> **TEXT EXTRACT**:
....................

Or are father and daughter simply arranging their affairs so as to minimise their tax exposure?
Is there a moral obligation upon a taxpayer to pay tax? I can see there may be a legal obligation to do so, if Dad were to acquire the house.
"Is there a moral obligation to pay tax?". Yes certainly. Society would collapse if people didn't pay their share or , at least, moral and honest people would have to shoulder an even bigger burden than they currently do. There is no morality in tax itself. A top rate of tax of 98% is just as moral as a 2% top rate. But it's both immoral and a crime to submit returns that fraudulently understate liability or not to make yourself known to HMRC in the first place. ~It's immoral delibartely not to pay tax when you have the funds to do.
Having said that Dad should explore ESC A19, but he knows he owes the money so I don't think we will qualify.
Well Dad doesn't have the funds with which to pay tax, at least not yet until probate is done and dusted.
And neither will he ever have the funds if he is able to elect to vary his wife's legacy in favour of his daughter.
Would employing such tactics constitute avoidance, or amount to evasion?
You may have just invented 'avasion': an action that in itself avoids a liability for tax, but which results in evasion of an existing (different) liability?
Ha! Just playin' Devil's advocate.
I managed an entire chapter of Mein Kampf this morning, and it's left me in rabble-rousing mood. So I say no, no, and no again to such bourgeois idealism!
Whereas I've been exploring an alternative history by reading a book that I picked up whilst walking back from the dentist ... well I didn't just pick it up, I paid a whole £1 for it.
Published in 1960, it's called "The Tax Gatherers" and its fly-leaf declares:
"Along with sport, sex and the weather, income tax is a subject guaranteed to loosen most Englishmen's tongues."
I suspect the author is not excluding the Scots or Welsh (who were apparently still English in those days) ... so, treading carefully, I will seek enlightenment therein.
What a splendid advertisement for Poundland!
Sport, sex and the weather... and income tax? I might have believed cars; or holidays, or rationing, or winklepickers. But who would have thought income tax could ever turn an Englishman garrulous? (present company excepted, of course).
What's Dad done with with the proceeds from selling his house (the one HMRC couldn't attach a charge)?
I believe there is a moral obligation to pay the debts you have racked up, to anyone. You incurred the debt /you spent someone else's money, so pay it back.
He sold the house HMRC wanted to take a charge over. What happened to those funds? He then benefitted from living in the second property, yet still made no effort to pay back what was due.
OK, reducve further exposure if thats what they want, but pay the debt back as well. I wouldnt touch someone with such a moral deficit.
I imagine the proceeds of sale from the first house will have ended up in the wife's coffers, given father's reluctance to appear wealthy.

....................

> **DATA SECTION**:

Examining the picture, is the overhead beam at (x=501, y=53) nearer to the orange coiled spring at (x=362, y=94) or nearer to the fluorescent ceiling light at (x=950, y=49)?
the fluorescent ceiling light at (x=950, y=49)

....................

> **WHAT YOU SHOULD DO**: Please carry on the forum discussion about tax and moral obligation from its final post. The data above plays no part in this work.

> **OUTPUT OF THE TASK**:
But I must say I don't see father's income tax debt as being all that different to:
(i) a corporation tax debt, from which which directors regularly walk away Scot-free;
(ii) an unsecured creditor of a person who files for bankruptcy or makes a composition arrangement;
(iii) an unpaid student-tuition-fees loan; or
(iv) a business failing to pay its premises rent to its landlord (and there's a lot of that about!)
Yours truly always tries not to be judgemental on such matters. Regardless of whether I get picked for the blue team or the red team, I try to play the best hand I can. Sport, debating, cow-tipping - you just have to play the hand you are dealt for the side that fate chooses for you.
So if this were real for us, and we were drawn on opposing sides over the matter, I can see you would hold, on this particular occasion, all of the moral high ground cards. I might be tempted to counter with the tongue-loosening argument that a frail and elderly widower is being forced out of his home and onto a park bench by rapacious tax gatherers. Just to argue my side's case objectively, you understand; doesn't necessarily mean it accords with my personal view.
Problem is that these debts can rest unpersued.
An employee became a subbie
Got his first refund
HMRC snaffled the next two refunds to pay a liability from the past
Good point humorously made. But it's no laughing matter if, at the end of your free meeting with a potential, a) you are left wondering whether you need to make a SAR and b) if not, you then decide to take on the one-off assignment before you know whether you have the knowledge and capability to complete it. Accountants can fail take-on questions just as much as potentials. On this occasion it sounds as if both potential and accountant may fail.
You are probably banging your head on a wall with this one.
All the Accountants who should submit SARs and dont, all who shouldnt take on clients because they dont have the capability but carry on regardless are not the ones who read regular posts on here. Those sort mostly do not even do a search for prior answers.
Not that Im saying you should stop trying.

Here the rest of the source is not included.